Destaca su rol crucial en la unificación de los sobrevivientes de las dictaduras y en la consecución de una ley de reparación.
Jorge Evangelista, miembro de la Asociación de Refugiados Peruanos en Bolivia, recuerda a Julio Llanos con una impresión de respeto, afecto y solidaridad, y que incluso, al enterarse de la situación de los migrantes, ofreció su disposición para apoyar sus causas.
Coincide con la observación de que la muerte de Julio Llanos encierra una ironía. Fue un sobreviviente de las dictaduras y los gobiernos militares, pero murió como resultado del ataque de militantes o simpatizantes de un gobierno que se reclamaba revolucionario y socialista.

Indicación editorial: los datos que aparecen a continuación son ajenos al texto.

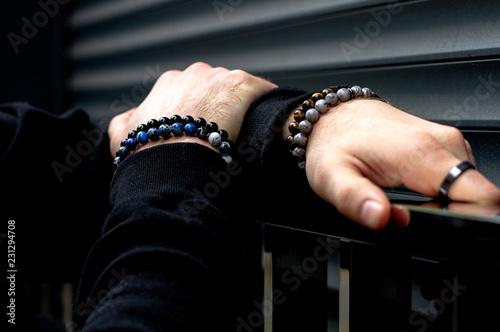Fotografía Men's bracelets on hand
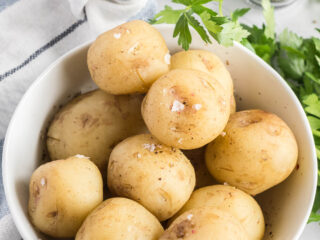 Steamed baby potatoes in a white bowl sprinkled with salt and pepper. A bunch of fresh parsley on the side.
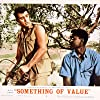 Rock Hudson and Sidney Poitier in Something of Value (1957)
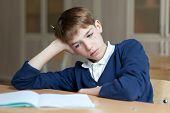 picture of diligent  - Diligent school teen sitting at desk classroom - JPG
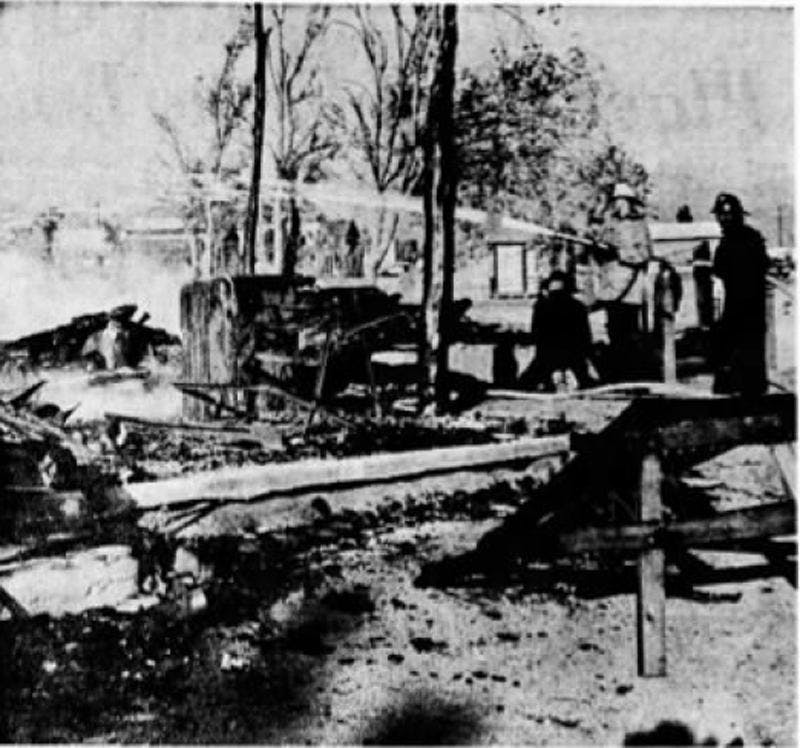 CHARRED RUINS — Firemen dampen the smoldering ruins of the Golden Stallion, Pioneertown restaurant which burned down yesterday.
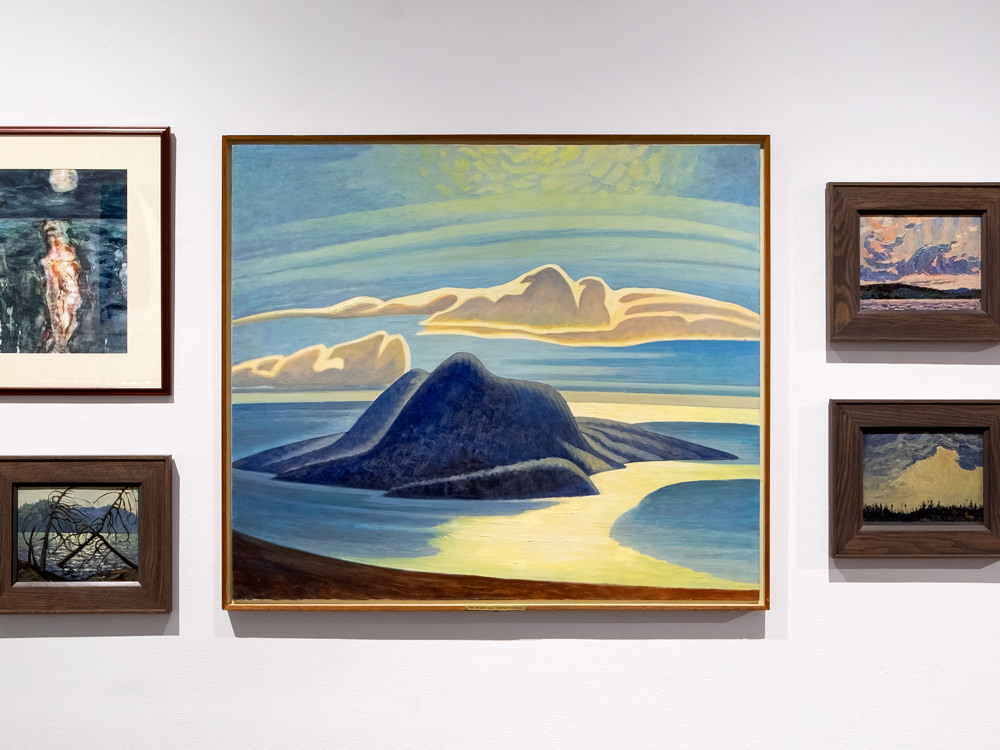 Paintings handing on a gallery wall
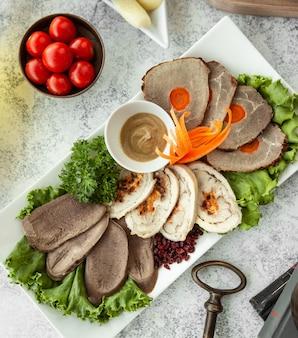Bovenaanzicht van vleespastei schotel geserveerd met wortel en saus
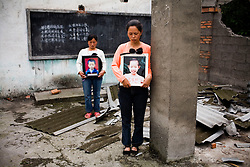 Zhao Xiao Qiong, 36, holding a picture of  daughter Lan Xiao Juan, 10, right, and Yang Zai Yin, holding a picture of  son Liu Chao, 12, are seen  at Fuxin No.2 Primary  School in Wufu, Sichuan province. Both mothers have only one child.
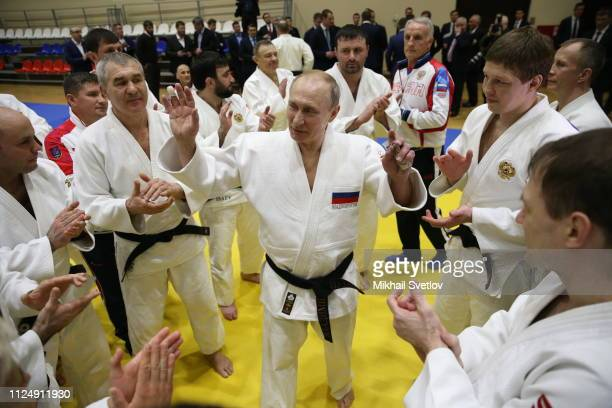 Russian President Vladimir Putin surrounded by national judo team athletes attends training at Yug Sport complex February 14 2019 in Sochi Russia...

—Su muerte demostró que, más allá del discurso aparentemente democrático, socialista o de izquierda, lo que importan son los hechos; el ataque brutal contra Julio Llanos y la represión, como la sufrida por la marcha indígena del TIPNIS, expresan el verdadero carácter de clase del estado, un estado que no responde a los intereses del pueblo —dice Evangelista.
Tras 10 años de vigilia, en agosto de 2022, se levantó la carpa instalada en el Prado por parte de sobrevivientes de la dictadura. Dicha medida fue tomada luego de un acuerdo con el gobierno de Luis Arce, ex ministro de Evo Morales, que señala que las víctimas tendrán una reparación económica y contarán con un ambiente para realizar sus reuniones. Además, se gestionará el uso de un espacio público conmemorativo “de la lucha por la recuperación de la democracia, el mismo será ubicado donde se encuentran asentadas las carpas, frente al Ministerio de Justicia”.
Ramiro Llanos vincula directamente la desaparición de la carpa con la muerte de su padre. Interpreta el evento como una eliminación deliberada para resolver un problema político persistente. Él afirma que la forma en que se resolvieron muchos problemas durante el gobierno de Evo Morales fue «con muertes».
—El gobierno buscaba eliminarlo porque no podían aprobar una ley de indemnización ni cumplir con las recomendaciones de Naciones Unidas. Era un clavo en el zapato apostado frente al Ministerio de Justicia durante ocho años. Si mi padre hubiera seguido con vida, hubiese seguido la carpa. Él puso la línea, la bandera que sostuvo la carpa.